Five questions for…Carol Williams

2007-04-16 16.07.31
Carol Williams

Carol originally gave me this interview several years ago.  I’m republishing it here to mark her performance  at the forthcoming AGO National Convention in Seattle, which I’m very much looking forward to.


Dr Carol Williams was British born, in a musical Welsh family, and was giving recitals by the time she was eight.  She studied at the Royal Academy of Music, then with Daniel Roth at St Sulpice, Paris, before moving to the USA for postgraduate studies at Yale University – gaining many prizes and awards along the way.  In 2001 she was appointed the first woman Civic Organist, in the City of San Diego, California, and gives concerts every Sunday on the magnificent Spreckels Outdoor Organ in Balboa Park.  More on the Spreckels Organ below.  Carol’s performances take her all over the world – her aim is to bring the organ to new audiences, and her programmes include every genre from classical to pop and jazz.  Go to The Official Carol Williams Channel on YouTube, where you can find her playing all kinds of instruments, from the Cavaille-Coll at St Sulpice to the Walt Disney Concert Hall Organ. (My favourite is Carol on the (hand-blown) 1610 Compenius Organ in Denmark.)  Carol’s own website is here.  In the meantime, here are Carol’s answers to my five questions:

What piece of music are you studying at the moment, and why?

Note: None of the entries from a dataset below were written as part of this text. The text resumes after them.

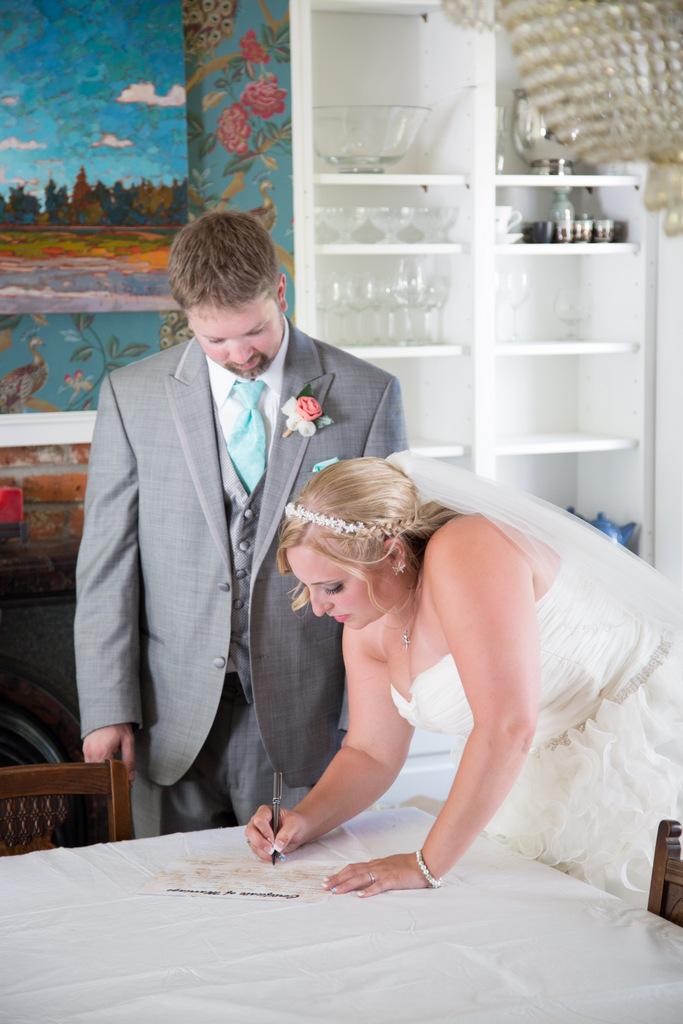 plus size wedding gown, plus size bride, tulle, plus size david's bridal wedding gown, groom, ceremony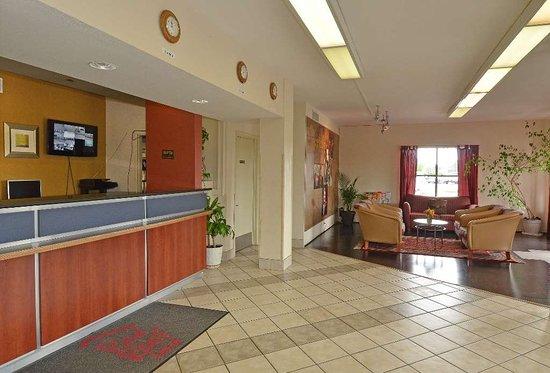 Red Roof Inn San Antonio I-10 East: Lobby
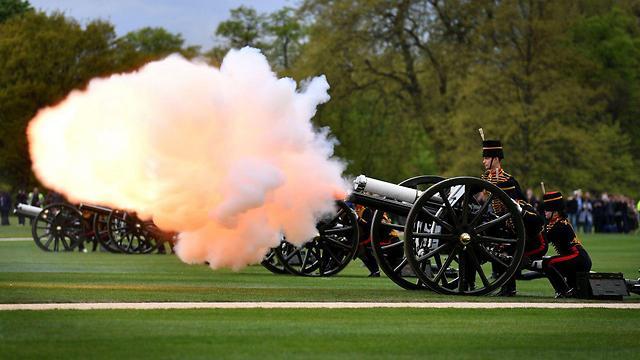 תותחים והצדעה מלכותית גם בהייד פארק (צילום: AFP)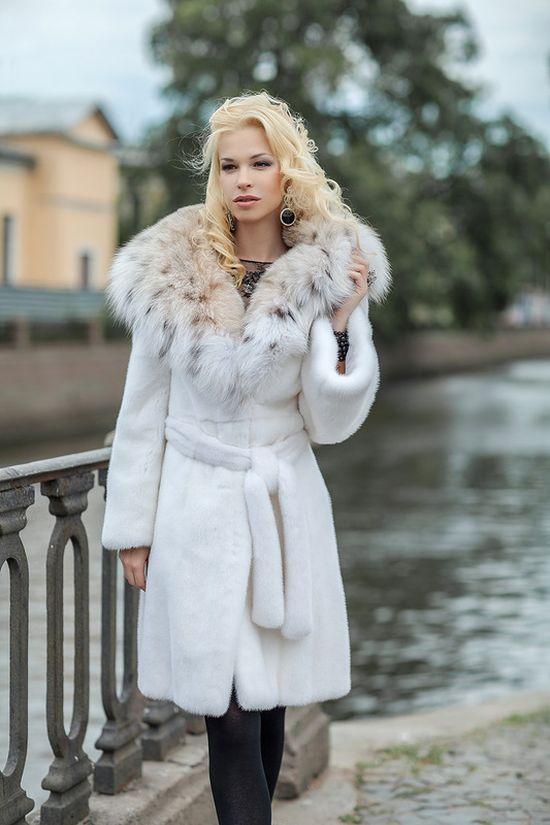 Красивая белая шуба
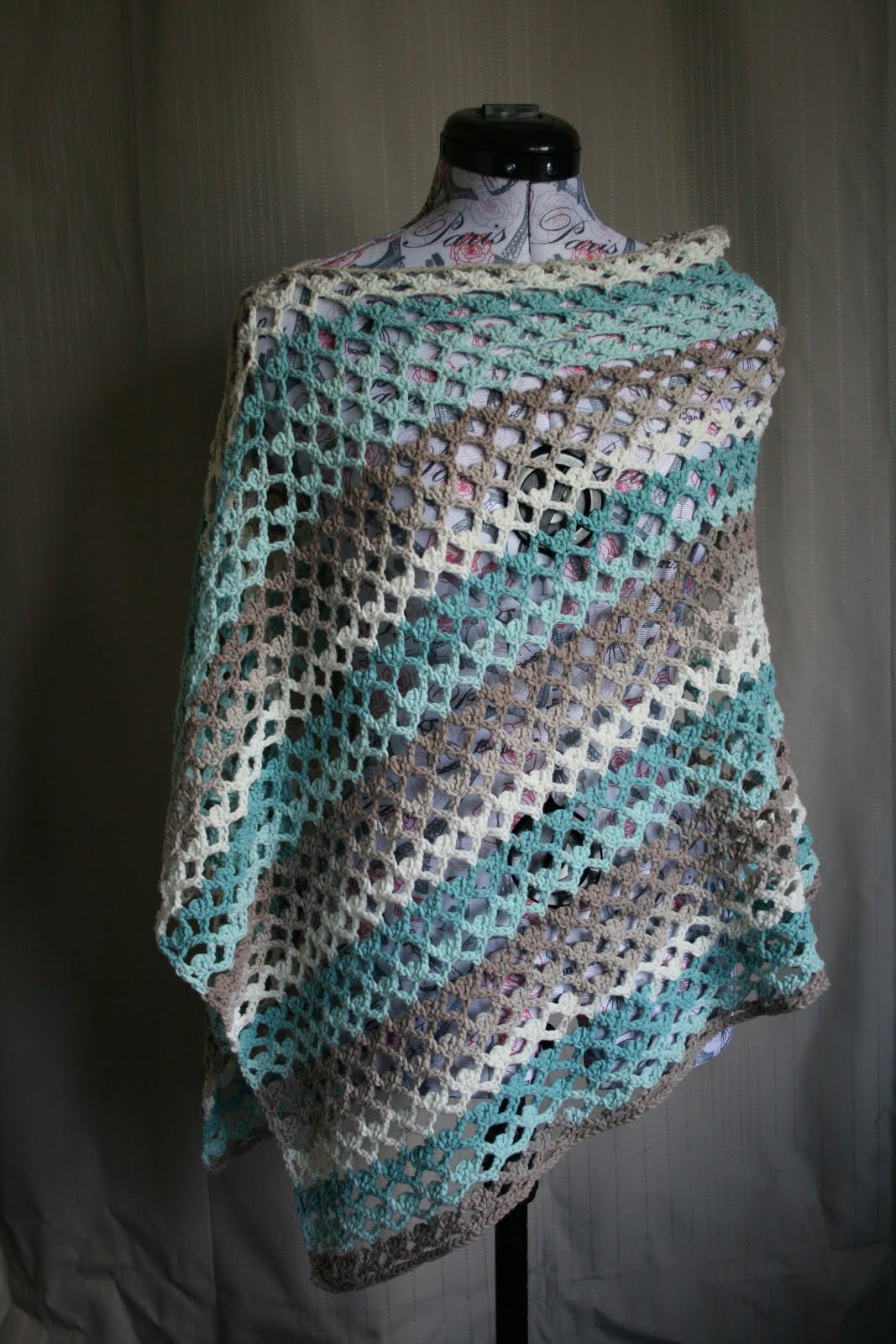 Summer Breeze Poncho Pattern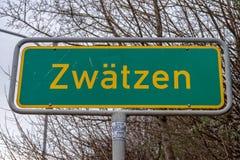 Sinal de estrada para a entrada de Zwaetzen, um distrito de Jena imagens de stock royalty free
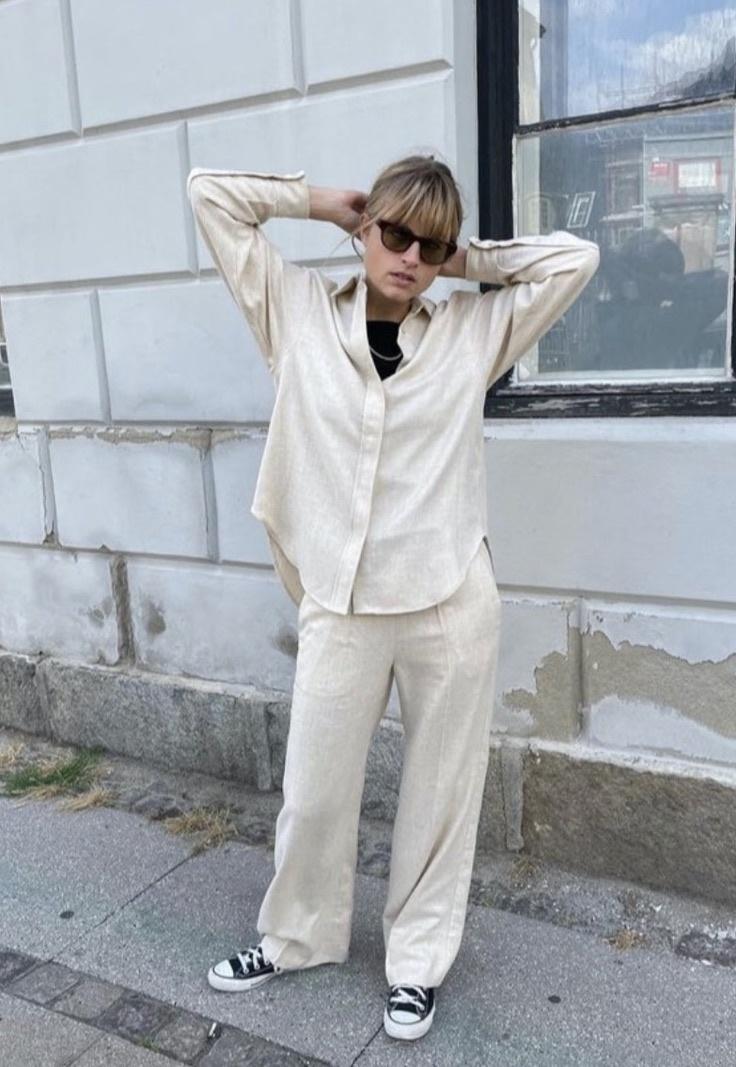 line pants-1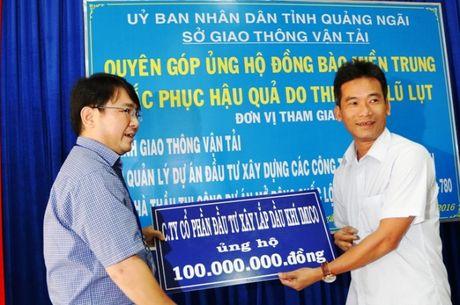 QL1 Quang Ngai: Khong le khoi cong, danh tien cho nguoi dan vung lu - Anh 4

Two extremes: the Vierne Toccata in Bb minor – then a whole collection of Blues music for our closing festival concert.  As I play a concert every week, I am always rehearsing! And at the Spreckels Organ in Balboa Park, I play “all” types of music.

What has been your best experience as an organist?

Wow – I have had many great experiences. But one I would savour – playing a 12 hour concert to raise money for our wounded warriors coming back from war. I raised over $15,000. I was amazed at my energy for this – I had never done anything like this before.

What has been your worst experience as an organist?

Well, I think battling with the cold. Hands, feet and brain all suffer!

What’s the best piece of advice you were given by an organ teacher? (and who was it?)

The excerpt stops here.